> _Exercise details_: Convert the records into a Markdown table with the columns Row and Line, starting at the line that contains "What total distance" and ending at the end of the records, both included. Leave out blank lines.

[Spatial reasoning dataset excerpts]
★ ★ ★ ★ ★ ★ ★

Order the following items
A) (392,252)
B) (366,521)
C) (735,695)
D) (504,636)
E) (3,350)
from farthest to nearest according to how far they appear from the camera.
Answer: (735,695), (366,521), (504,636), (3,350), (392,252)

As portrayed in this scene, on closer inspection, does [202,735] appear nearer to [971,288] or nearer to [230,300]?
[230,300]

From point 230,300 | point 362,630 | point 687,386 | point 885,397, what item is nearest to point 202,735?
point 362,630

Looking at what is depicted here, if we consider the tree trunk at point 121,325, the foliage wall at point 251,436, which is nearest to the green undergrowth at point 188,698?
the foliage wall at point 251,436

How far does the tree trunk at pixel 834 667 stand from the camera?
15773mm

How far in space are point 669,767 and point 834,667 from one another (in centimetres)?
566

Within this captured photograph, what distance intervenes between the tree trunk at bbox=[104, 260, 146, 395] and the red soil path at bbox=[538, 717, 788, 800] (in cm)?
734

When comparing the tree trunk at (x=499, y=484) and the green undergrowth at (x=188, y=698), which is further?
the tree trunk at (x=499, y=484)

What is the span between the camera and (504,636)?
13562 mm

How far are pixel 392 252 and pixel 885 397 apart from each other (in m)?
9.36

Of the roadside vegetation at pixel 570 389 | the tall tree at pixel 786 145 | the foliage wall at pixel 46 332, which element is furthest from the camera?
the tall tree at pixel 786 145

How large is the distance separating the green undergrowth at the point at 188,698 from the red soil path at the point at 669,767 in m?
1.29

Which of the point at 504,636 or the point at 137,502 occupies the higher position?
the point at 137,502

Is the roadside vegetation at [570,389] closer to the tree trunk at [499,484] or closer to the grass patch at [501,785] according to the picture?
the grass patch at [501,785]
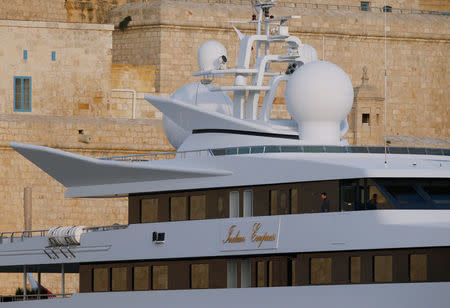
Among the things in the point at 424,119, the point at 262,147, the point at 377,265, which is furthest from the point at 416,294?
the point at 424,119

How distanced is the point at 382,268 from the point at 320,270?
55.3 inches

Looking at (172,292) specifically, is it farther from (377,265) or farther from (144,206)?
(377,265)

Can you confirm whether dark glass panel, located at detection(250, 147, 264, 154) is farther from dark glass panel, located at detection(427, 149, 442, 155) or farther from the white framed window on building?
the white framed window on building

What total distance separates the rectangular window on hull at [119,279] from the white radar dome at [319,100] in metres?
4.98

★ ★ ★ ★ ★ ★ ★

> _Solution below_:
| Row | Line |
|---|---|
| 1 | What total distance separates the rectangular window on hull at [119,279] from the white radar dome at [319,100] in metres? |
| 2 | 4.98 |